El Presidente Electo va gradualmente desdiciéndose, a la sordina, de muchas de sus proclamas de campaña. Sale de una reunión con los militares a anunciar un aplazamiento sine die a la salida de las fuerzas armadas de las tareas de seguridad que tan ineficazmente han realizado. Lo notifica casi con resignación: parece que lo han convencido de que no hay más remedio que seguir en la misma ruta empantanada en la que Felipe Calderón metió al país y en la que Enrique Peña Nieto acabó por atascarlo. Contradictorio pero empecinado, López Obrador insiste en su nostalgia decimonónica de la Guardia Nacional, pero ya como un proyecto a largo plazo, sin fecha de concreción. El nombrado como próximo secretario de seguridad, que antes ya había descartado el proyecto de Guardia Nacional, pero se había comprometido con la desmilitarización gradual pero constante, no tiene más remedio que asumir sus dichos como un objetivo a seis años.

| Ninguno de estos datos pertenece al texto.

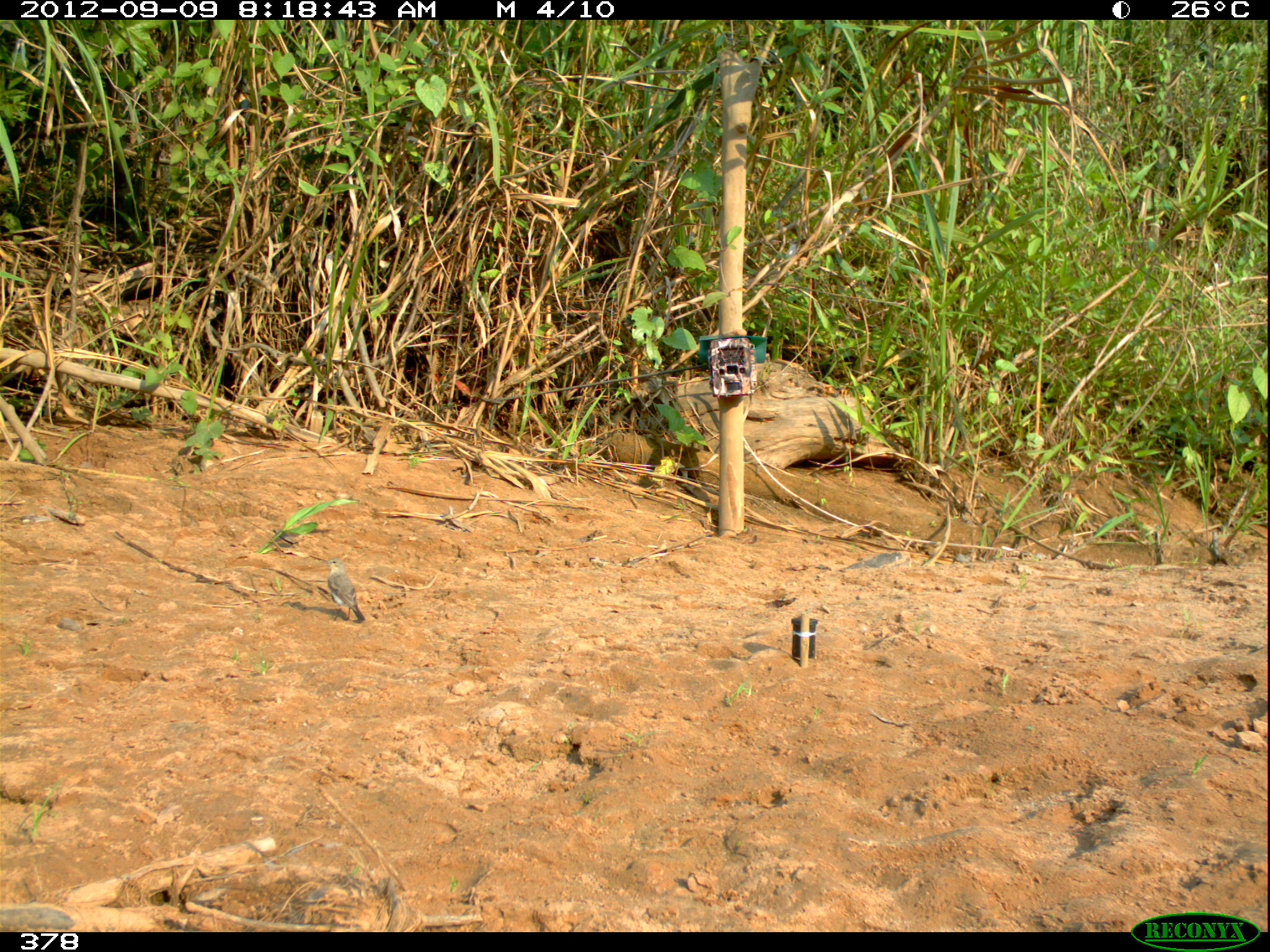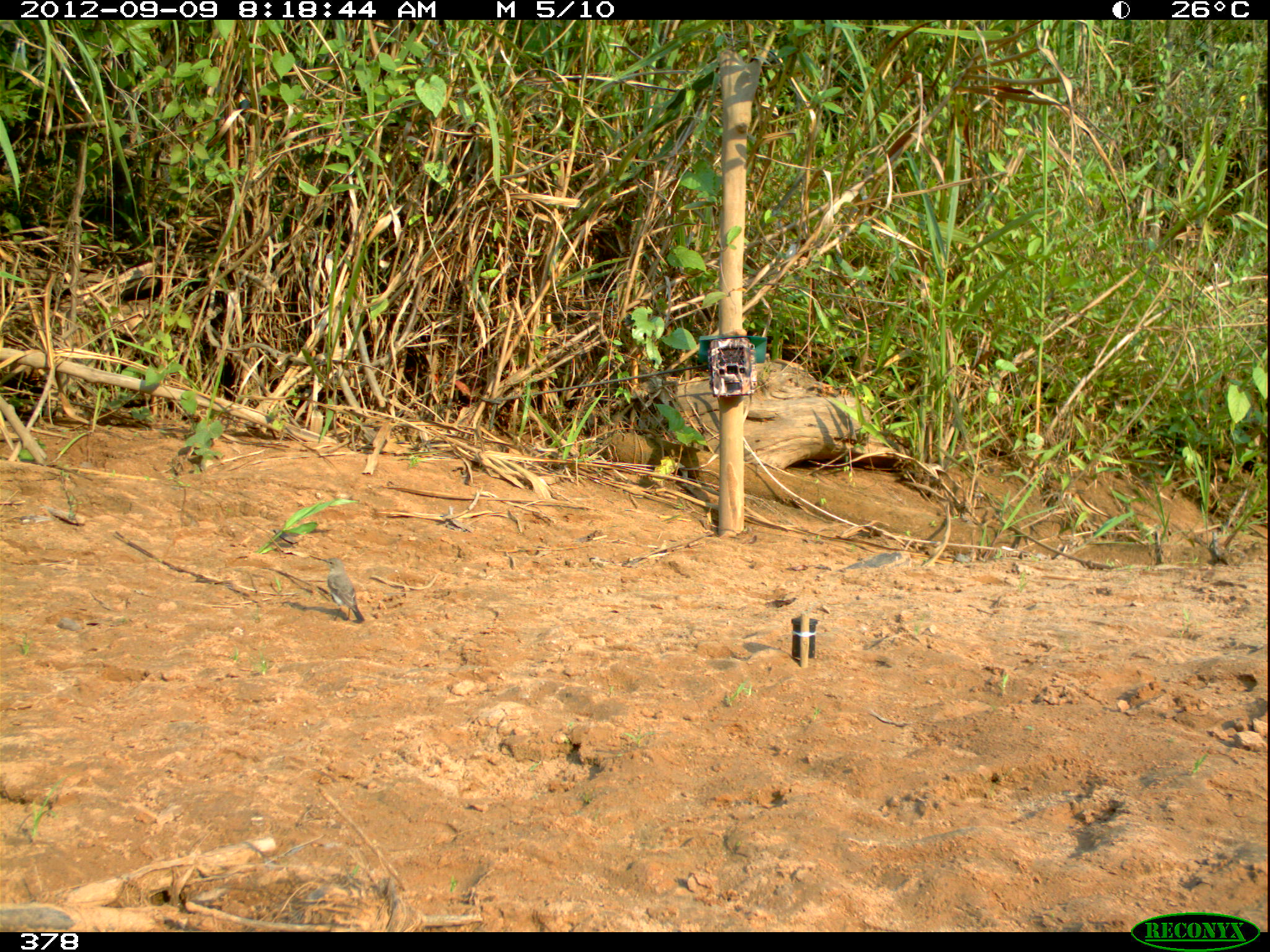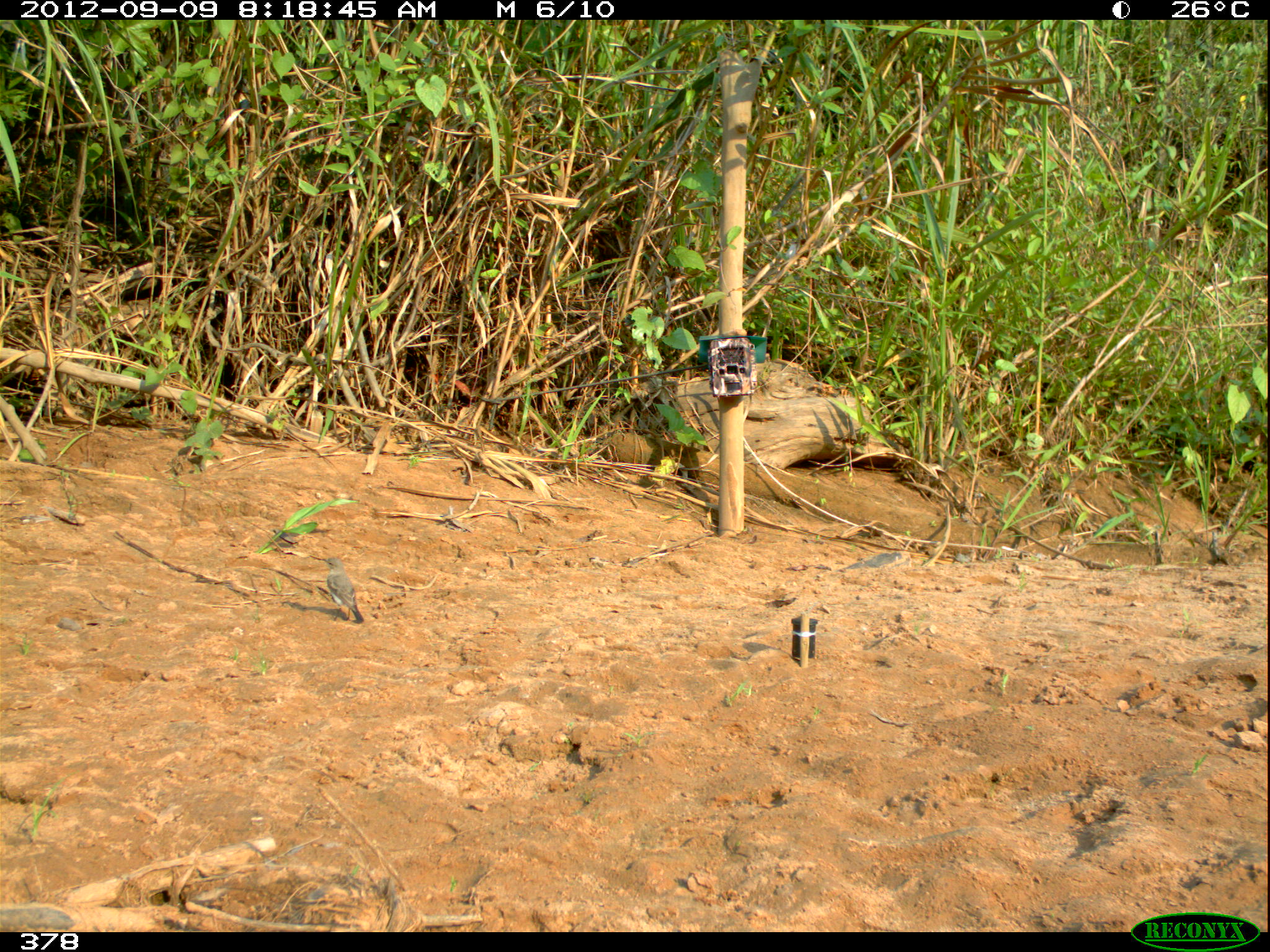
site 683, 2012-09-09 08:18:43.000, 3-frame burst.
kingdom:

Frente a la realidad, lo que se echa en falta es una hoja de ruta clara, un proyecto más allá de las consignas de campaña. Una vez más, como siempre, ante la ausencia de proyectos bien articulados, con base en los cuales se construya una estrategia de Gobierno, se recurre a los foros, subterfugios legitimadores ante la falta de ideas propias que le den rumbo a un cambio que día a día se muestra más evanescente, apenas simulado por medidas cosméticas y gestos de cara a la galería, como la compra de tortas para llevar en el aeropuerto.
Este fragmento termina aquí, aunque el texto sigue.